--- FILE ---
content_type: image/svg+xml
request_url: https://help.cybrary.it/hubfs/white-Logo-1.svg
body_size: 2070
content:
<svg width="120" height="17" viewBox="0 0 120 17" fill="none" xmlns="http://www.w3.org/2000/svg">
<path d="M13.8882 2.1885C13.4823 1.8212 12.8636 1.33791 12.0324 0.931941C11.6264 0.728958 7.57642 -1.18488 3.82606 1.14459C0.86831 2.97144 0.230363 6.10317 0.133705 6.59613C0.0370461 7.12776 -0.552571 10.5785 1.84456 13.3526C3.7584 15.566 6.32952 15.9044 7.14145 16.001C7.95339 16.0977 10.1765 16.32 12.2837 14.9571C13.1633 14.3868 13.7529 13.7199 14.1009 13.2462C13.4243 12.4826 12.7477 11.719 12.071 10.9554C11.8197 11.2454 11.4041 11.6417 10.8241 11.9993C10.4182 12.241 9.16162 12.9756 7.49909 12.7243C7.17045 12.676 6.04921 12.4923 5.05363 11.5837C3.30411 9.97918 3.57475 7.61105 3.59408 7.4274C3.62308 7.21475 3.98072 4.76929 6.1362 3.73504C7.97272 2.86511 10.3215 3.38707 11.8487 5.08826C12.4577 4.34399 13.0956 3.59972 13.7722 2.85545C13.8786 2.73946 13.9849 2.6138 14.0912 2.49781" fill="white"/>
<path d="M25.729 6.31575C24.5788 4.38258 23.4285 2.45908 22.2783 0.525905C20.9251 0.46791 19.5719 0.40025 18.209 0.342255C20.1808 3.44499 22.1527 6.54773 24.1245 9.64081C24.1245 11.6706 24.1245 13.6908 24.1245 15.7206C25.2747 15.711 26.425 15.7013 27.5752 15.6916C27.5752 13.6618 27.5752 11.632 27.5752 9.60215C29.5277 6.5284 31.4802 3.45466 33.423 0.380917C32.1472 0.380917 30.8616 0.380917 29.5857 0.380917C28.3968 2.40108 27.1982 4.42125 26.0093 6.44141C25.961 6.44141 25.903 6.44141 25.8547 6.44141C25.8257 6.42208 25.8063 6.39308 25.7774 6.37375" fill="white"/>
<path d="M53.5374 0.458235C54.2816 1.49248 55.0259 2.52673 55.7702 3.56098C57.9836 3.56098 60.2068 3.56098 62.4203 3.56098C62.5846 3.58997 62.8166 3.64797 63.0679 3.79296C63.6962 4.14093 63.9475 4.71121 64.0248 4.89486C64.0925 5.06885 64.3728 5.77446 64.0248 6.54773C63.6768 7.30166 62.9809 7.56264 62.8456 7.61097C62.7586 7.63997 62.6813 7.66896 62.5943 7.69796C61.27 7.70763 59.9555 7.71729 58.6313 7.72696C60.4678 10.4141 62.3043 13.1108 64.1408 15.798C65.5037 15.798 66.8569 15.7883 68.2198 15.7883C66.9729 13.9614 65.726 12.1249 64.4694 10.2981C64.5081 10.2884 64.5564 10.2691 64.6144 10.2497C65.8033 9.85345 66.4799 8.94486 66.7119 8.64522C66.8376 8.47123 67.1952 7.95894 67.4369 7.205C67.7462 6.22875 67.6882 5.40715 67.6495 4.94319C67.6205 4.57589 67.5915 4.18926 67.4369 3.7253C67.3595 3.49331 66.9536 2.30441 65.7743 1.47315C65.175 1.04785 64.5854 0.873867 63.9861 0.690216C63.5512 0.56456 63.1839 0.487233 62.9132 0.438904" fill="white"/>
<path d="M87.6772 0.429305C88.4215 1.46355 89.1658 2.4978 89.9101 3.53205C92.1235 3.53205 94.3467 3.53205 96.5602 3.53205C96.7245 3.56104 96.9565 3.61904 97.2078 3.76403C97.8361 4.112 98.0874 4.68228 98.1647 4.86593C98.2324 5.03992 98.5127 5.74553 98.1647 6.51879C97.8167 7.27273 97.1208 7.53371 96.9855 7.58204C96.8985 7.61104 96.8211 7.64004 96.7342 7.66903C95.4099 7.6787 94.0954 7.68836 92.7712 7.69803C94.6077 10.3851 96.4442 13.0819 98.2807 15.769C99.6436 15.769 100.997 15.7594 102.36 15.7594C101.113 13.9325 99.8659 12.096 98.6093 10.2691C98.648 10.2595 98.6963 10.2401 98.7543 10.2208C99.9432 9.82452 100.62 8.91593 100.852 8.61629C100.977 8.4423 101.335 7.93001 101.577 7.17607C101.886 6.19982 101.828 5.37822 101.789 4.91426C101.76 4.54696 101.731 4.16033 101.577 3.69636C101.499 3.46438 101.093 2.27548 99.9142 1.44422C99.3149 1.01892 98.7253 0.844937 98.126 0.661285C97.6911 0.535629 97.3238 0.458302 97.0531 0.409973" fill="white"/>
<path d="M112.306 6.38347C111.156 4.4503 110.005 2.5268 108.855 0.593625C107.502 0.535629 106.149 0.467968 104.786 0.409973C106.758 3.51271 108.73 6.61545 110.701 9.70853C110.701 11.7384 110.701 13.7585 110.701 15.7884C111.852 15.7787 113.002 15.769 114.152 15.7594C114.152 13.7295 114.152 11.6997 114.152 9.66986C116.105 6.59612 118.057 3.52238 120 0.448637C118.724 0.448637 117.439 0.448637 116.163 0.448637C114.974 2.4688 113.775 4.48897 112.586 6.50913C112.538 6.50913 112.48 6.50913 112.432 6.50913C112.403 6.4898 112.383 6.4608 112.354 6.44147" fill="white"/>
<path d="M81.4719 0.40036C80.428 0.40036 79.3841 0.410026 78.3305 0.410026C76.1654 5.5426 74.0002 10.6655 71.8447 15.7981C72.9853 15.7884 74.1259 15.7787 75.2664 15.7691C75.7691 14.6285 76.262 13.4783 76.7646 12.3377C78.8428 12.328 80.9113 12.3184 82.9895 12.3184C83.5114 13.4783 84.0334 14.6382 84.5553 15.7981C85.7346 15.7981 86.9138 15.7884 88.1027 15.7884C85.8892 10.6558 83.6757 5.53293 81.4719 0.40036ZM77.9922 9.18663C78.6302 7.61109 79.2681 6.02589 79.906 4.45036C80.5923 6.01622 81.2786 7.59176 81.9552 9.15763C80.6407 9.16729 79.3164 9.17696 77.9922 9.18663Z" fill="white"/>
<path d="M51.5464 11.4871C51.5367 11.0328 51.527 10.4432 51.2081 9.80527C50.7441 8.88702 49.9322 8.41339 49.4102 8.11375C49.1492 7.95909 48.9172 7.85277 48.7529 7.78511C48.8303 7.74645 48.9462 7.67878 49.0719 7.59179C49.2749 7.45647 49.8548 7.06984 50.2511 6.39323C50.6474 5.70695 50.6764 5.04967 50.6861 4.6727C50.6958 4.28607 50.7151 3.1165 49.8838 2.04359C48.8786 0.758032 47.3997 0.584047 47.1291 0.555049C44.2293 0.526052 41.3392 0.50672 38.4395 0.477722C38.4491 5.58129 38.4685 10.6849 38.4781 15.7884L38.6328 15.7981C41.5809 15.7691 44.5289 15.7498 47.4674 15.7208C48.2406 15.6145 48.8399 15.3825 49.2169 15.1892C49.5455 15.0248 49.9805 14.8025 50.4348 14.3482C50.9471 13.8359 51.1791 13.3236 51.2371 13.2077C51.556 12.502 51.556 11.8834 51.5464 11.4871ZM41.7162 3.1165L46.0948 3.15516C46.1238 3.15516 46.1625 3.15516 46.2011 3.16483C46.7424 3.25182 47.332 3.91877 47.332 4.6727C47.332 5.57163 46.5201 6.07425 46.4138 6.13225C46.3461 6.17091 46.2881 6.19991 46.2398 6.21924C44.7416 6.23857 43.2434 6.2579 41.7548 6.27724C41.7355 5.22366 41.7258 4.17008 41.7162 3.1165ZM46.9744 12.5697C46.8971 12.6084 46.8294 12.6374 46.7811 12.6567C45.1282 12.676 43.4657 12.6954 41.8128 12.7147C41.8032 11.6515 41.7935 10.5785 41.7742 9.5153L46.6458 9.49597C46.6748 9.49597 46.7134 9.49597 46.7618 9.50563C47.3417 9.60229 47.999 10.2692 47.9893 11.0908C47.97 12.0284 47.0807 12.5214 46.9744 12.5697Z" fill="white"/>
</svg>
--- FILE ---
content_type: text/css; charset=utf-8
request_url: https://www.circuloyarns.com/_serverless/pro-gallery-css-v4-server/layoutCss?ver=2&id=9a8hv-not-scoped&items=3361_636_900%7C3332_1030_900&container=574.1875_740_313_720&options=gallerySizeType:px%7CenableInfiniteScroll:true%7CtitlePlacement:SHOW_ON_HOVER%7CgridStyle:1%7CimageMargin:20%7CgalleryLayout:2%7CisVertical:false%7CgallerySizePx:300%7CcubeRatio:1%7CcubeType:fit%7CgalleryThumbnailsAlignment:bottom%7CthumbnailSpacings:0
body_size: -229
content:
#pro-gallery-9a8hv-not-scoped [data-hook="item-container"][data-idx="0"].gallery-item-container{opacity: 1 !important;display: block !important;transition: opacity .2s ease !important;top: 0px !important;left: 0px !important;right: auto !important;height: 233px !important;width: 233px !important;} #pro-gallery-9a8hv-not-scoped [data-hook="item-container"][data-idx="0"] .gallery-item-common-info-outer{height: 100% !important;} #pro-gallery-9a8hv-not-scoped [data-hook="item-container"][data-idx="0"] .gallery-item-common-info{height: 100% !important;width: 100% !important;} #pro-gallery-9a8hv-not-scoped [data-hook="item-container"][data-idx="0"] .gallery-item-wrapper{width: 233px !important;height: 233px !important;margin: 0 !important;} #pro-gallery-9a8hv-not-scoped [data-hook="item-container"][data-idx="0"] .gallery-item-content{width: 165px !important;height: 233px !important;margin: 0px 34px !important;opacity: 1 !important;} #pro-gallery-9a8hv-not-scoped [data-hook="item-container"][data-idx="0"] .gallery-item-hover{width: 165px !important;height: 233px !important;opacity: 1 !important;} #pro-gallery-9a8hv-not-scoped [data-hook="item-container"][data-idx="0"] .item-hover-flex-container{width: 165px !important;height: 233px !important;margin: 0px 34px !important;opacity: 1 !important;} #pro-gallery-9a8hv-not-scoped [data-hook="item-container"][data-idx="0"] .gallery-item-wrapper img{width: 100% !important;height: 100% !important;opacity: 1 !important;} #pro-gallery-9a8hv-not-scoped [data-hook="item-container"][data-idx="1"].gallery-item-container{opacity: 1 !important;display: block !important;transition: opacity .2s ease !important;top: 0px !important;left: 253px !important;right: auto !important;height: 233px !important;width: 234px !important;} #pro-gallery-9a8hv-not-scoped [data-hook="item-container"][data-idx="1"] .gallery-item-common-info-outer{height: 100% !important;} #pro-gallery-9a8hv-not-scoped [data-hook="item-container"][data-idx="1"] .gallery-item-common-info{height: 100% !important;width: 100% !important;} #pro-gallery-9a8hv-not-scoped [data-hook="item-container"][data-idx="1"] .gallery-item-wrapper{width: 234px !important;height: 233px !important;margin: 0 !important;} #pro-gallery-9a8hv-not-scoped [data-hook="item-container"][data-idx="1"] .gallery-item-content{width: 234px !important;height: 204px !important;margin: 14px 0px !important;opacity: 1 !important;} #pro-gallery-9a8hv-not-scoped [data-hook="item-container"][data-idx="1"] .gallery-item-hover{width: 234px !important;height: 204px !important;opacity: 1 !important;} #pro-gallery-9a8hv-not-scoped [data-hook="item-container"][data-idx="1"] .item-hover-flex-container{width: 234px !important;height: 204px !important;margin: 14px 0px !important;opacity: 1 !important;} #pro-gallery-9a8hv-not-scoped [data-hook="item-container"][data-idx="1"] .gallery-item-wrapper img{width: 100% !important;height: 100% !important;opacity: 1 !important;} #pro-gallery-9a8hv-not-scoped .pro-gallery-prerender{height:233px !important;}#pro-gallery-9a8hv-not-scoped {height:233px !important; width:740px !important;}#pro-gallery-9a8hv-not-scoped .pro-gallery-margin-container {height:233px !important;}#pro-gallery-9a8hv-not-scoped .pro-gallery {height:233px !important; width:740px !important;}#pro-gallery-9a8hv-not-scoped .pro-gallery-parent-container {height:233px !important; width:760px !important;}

__________

● **WORK TO COMPLETE**:
Copy out only the lines of the records above from the one with "0.429305C88.4215 1.46355 89.1658" through the one with "6.38347C111.156 4.4503 110.005", exactly as they stand, both included.

● **ANSWER TO THE PROBLEM**:
<path d="M87.6772 0.429305C88.4215 1.46355 89.1658 2.4978 89.9101 3.53205C92.1235 3.53205 94.3467 3.53205 96.5602 3.53205C96.7245 3.56104 96.9565 3.61904 97.2078 3.76403C97.8361 4.112 98.0874 4.68228 98.1647 4.86593C98.2324 5.03992 98.5127 5.74553 98.1647 6.51879C97.8167 7.27273 97.1208 7.53371 96.9855 7.58204C96.8985 7.61104 96.8211 7.64004 96.7342 7.66903C95.4099 7.6787 94.0954 7.68836 92.7712 7.69803C94.6077 10.3851 96.4442 13.0819 98.2807 15.769C99.6436 15.769 100.997 15.7594 102.36 15.7594C101.113 13.9325 99.8659 12.096 98.6093 10.2691C98.648 10.2595 98.6963 10.2401 98.7543 10.2208C99.9432 9.82452 100.62 8.91593 100.852 8.61629C100.977 8.4423 101.335 7.93001 101.577 7.17607C101.886 6.19982 101.828 5.37822 101.789 4.91426C101.76 4.54696 101.731 4.16033 101.577 3.69636C101.499 3.46438 101.093 2.27548 99.9142 1.44422C99.3149 1.01892 98.7253 0.844937 98.126 0.661285C97.6911 0.535629 97.3238 0.458302 97.0531 0.409973" fill="white"/>
<path d="M112.306 6.38347C111.156 4.4503 110.005 2.5268 108.855 0.593625C107.502 0.535629 106.149 0.467968 104.786 0.409973C106.758 3.51271 108.73 6.61545 110.701 9.70853C110.701 11.7384 110.701 13.7585 110.701 15.7884C111.852 15.7787 113.002 15.769 114.152 15.7594C114.152 13.7295 114.152 11.6997 114.152 9.66986C116.105 6.59612 118.057 3.52238 120 0.448637C118.724 0.448637 117.439 0.448637 116.163 0.448637C114.974 2.4688 113.775 4.48897 112.586 6.50913C112.538 6.50913 112.48 6.50913 112.432 6.50913C112.403 6.4898 112.383 6.4608 112.354 6.44147" fill="white"/>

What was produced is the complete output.